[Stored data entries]
*** Begin section ***
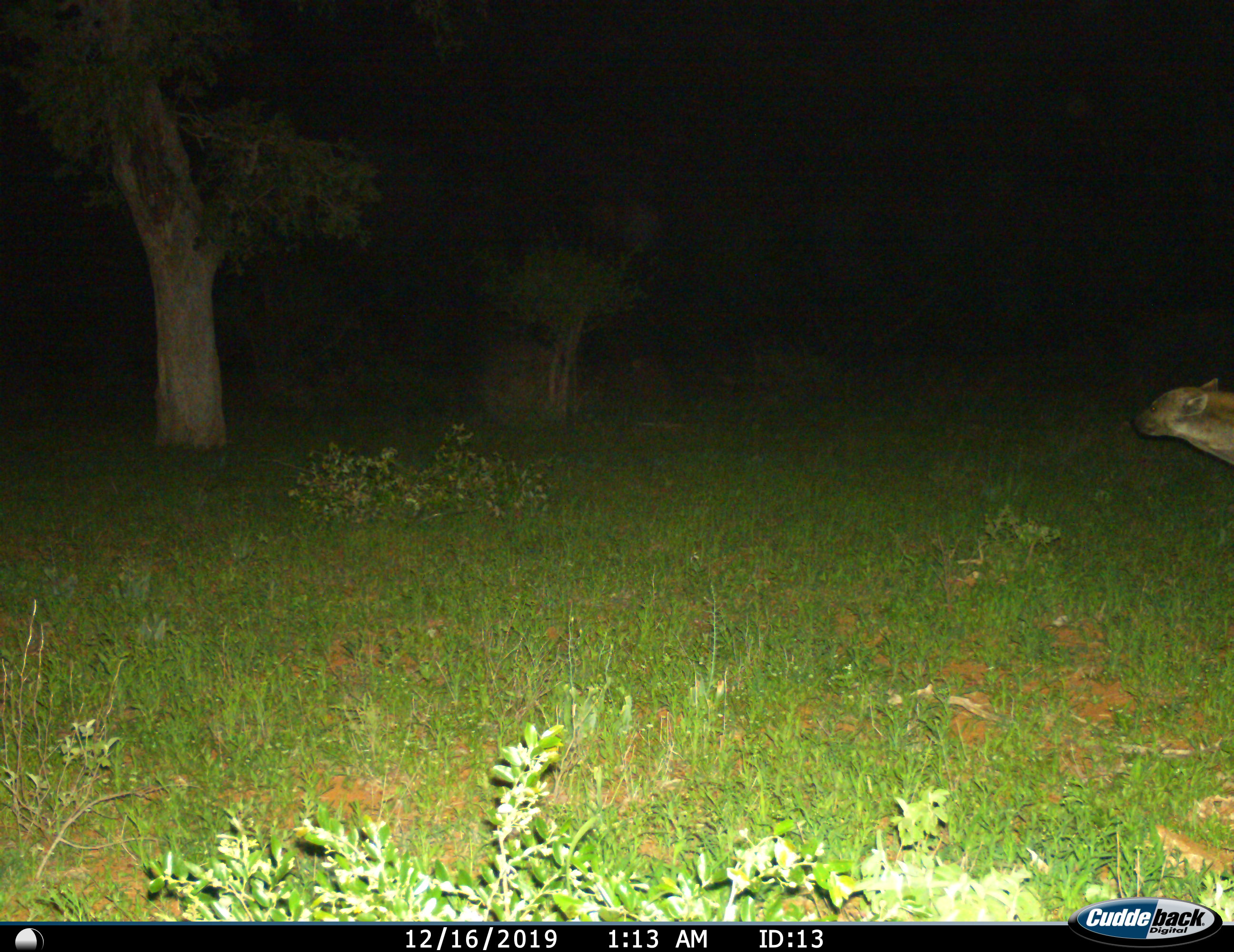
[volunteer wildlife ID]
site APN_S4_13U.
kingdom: Animalia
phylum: Chordata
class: Mammalia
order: Carnivora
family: Hyaenidae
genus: Crocuta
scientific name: Crocuta crocuta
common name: spotted hyena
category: hyenaspotted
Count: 1.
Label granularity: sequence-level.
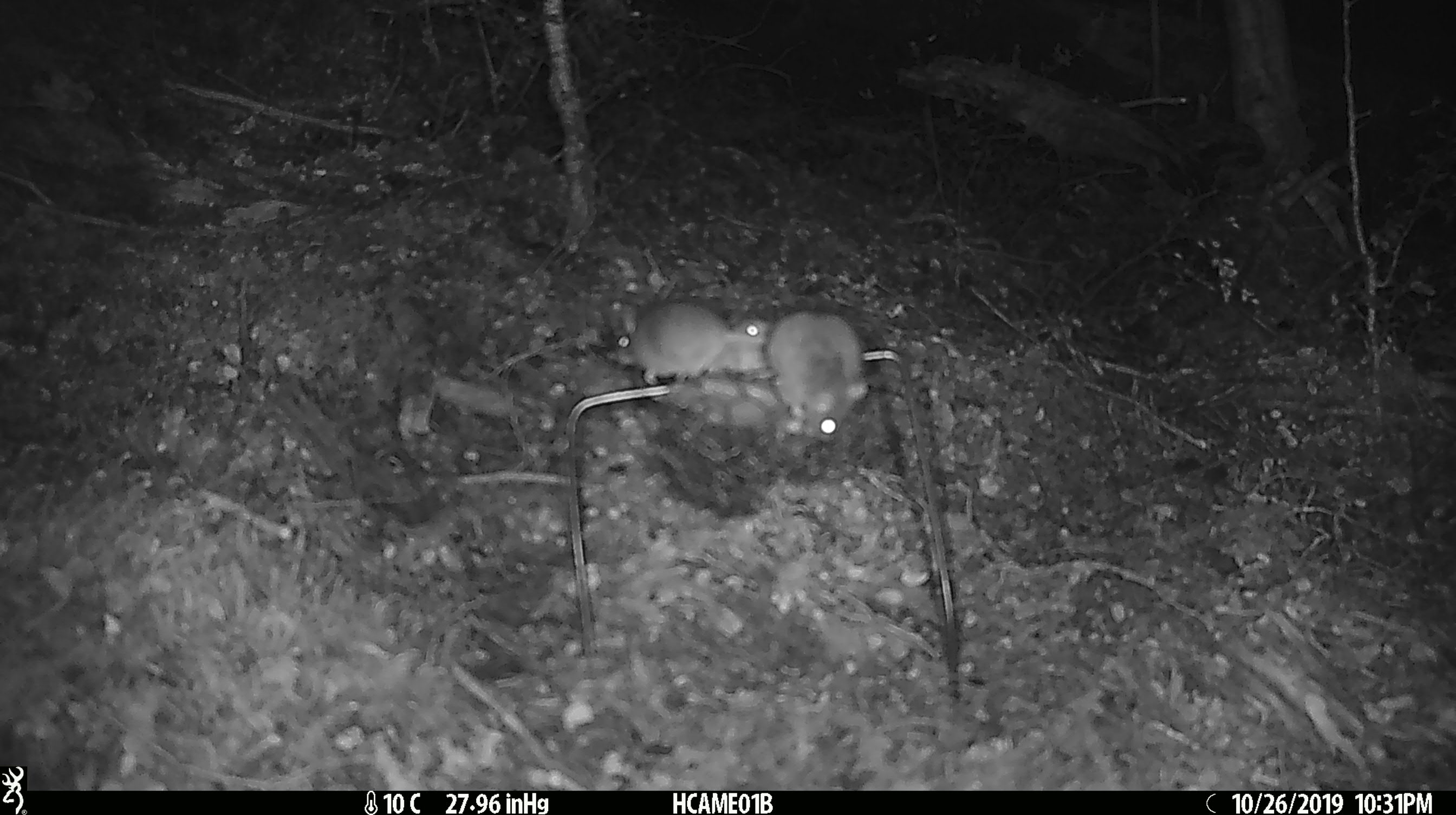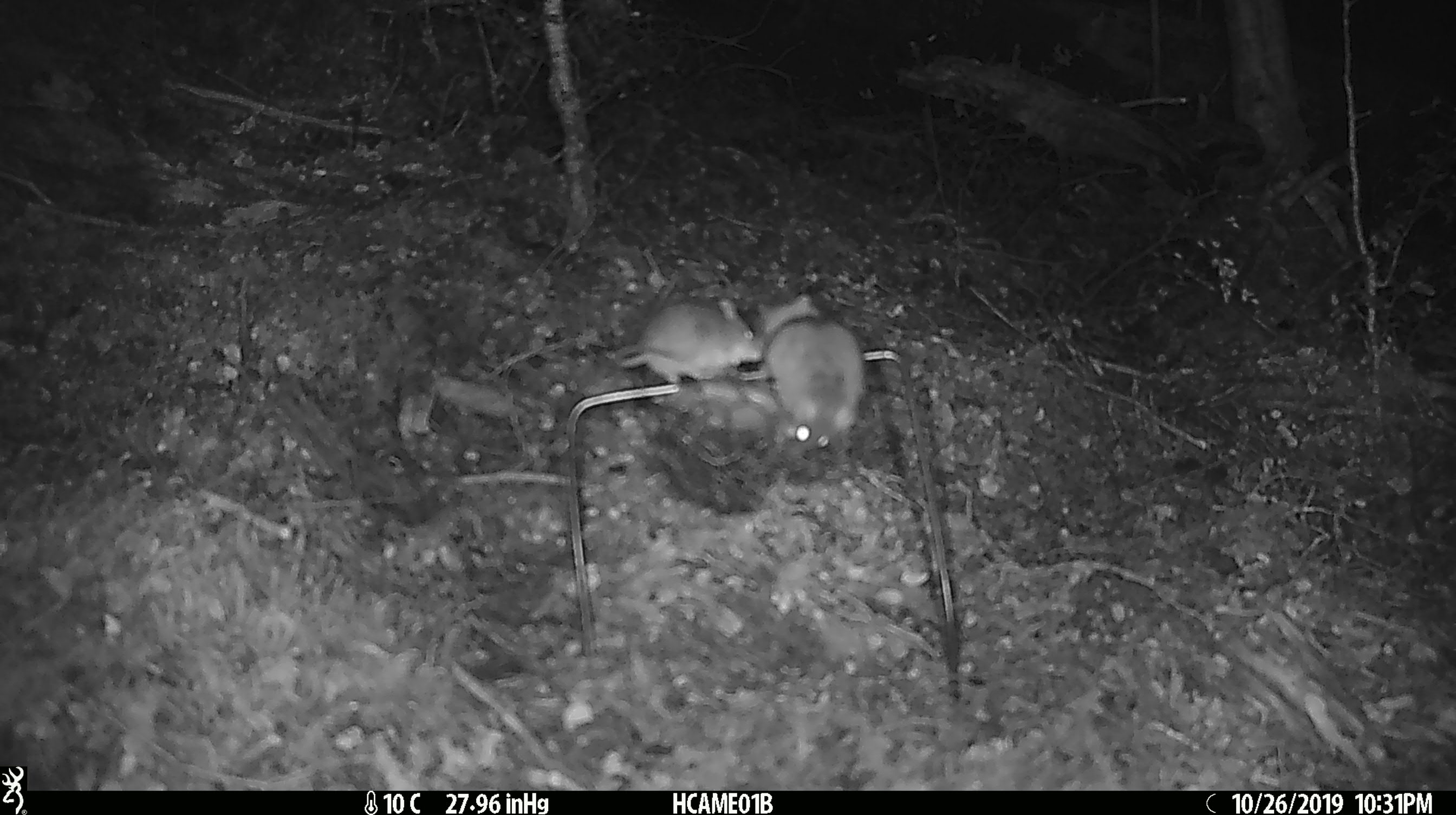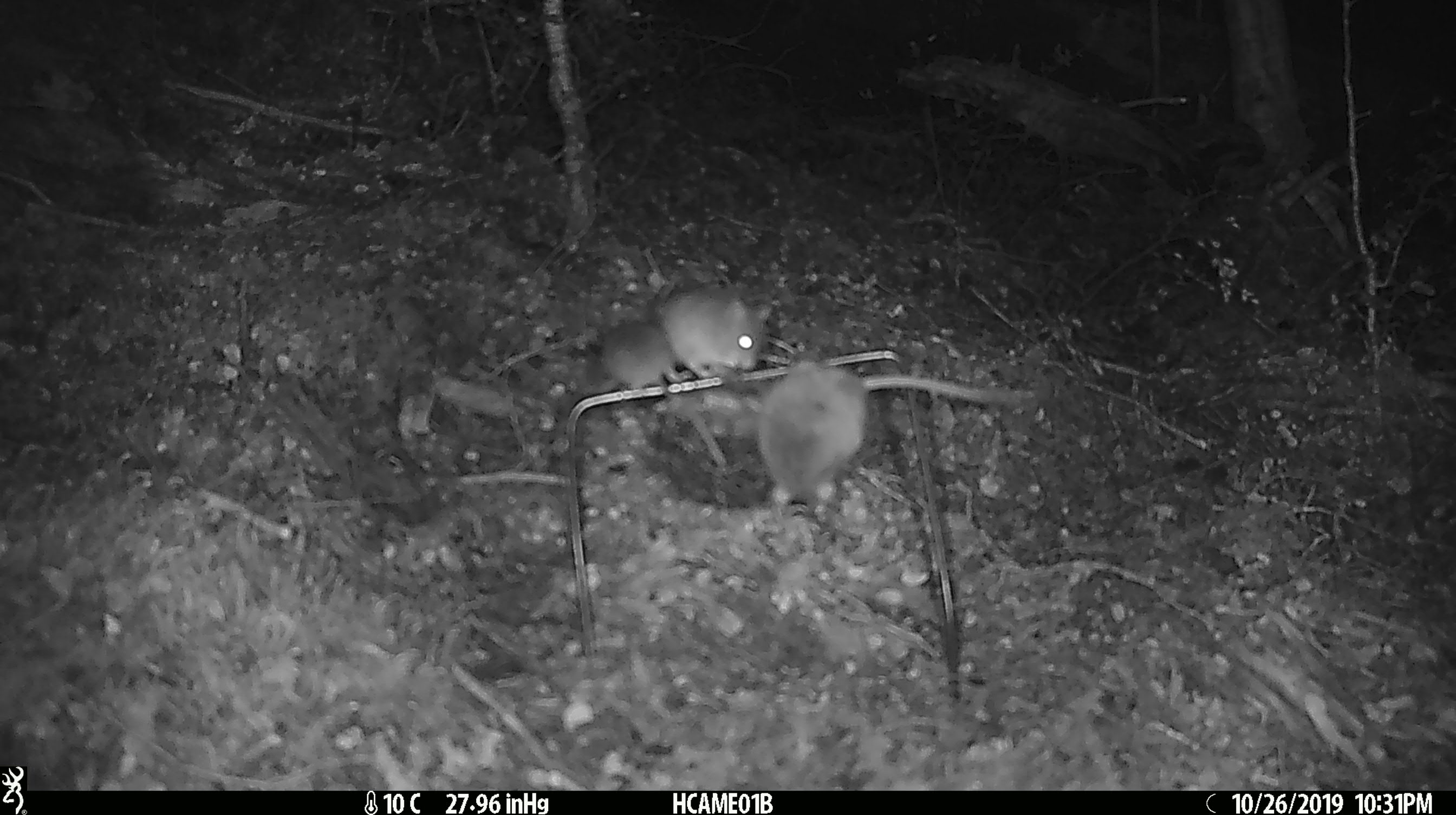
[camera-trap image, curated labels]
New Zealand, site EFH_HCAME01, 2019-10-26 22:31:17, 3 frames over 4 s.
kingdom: Animalia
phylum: Chordata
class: Mammalia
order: Rodentia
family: Muridae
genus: Mus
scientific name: Mus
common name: mouse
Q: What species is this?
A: Mouse (Mus).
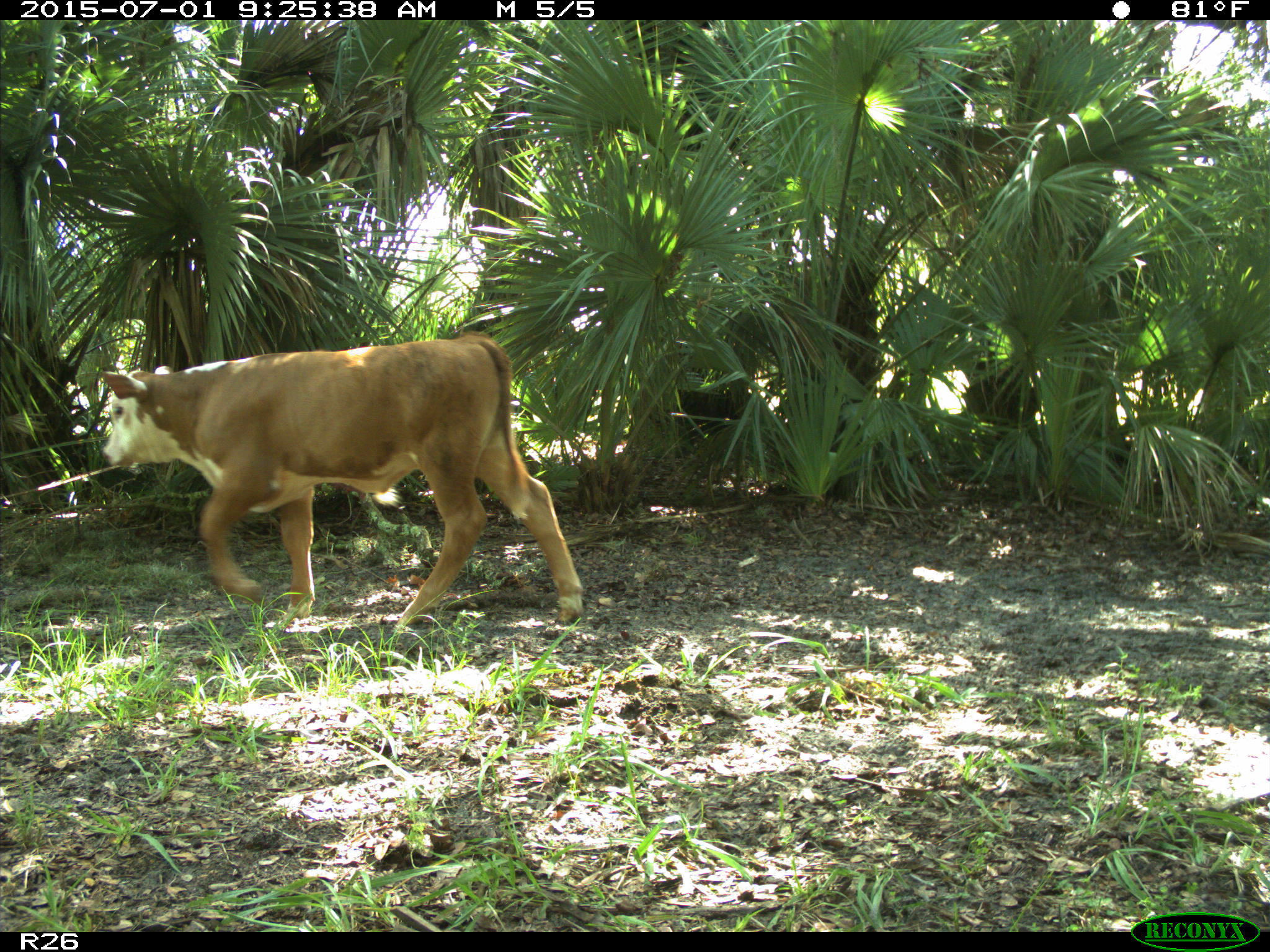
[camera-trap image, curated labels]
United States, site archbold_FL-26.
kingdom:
*** End section ***
_What to do:_
Word for word, give the entries back in full; the pictures do not belong in the copy.

_Response:_
[volunteer wildlife ID]
site APN_S4_13U.
kingdom: Animalia
phylum: Chordata
class: Mammalia
order: Carnivora
family: Hyaenidae
genus: Crocuta
scientific name: Crocuta crocuta
common name: spotted hyena
category: hyenaspotted
Count: 1.
Label granularity: sequence-level.
[camera-trap image, curated labels]
New Zealand, site EFH_HCAME01, 2019-10-26 22:31:17, 3 frames over 4 s.
kingdom: Animalia
phylum: Chordata
class: Mammalia
order: Rodentia
family: Muridae
genus: Mus
scientific name: Mus
common name: mouse
Q: What species is this?
A: Mouse (Mus).
[camera-trap image, curated labels]
United States, site archbold_FL-26.
kingdom:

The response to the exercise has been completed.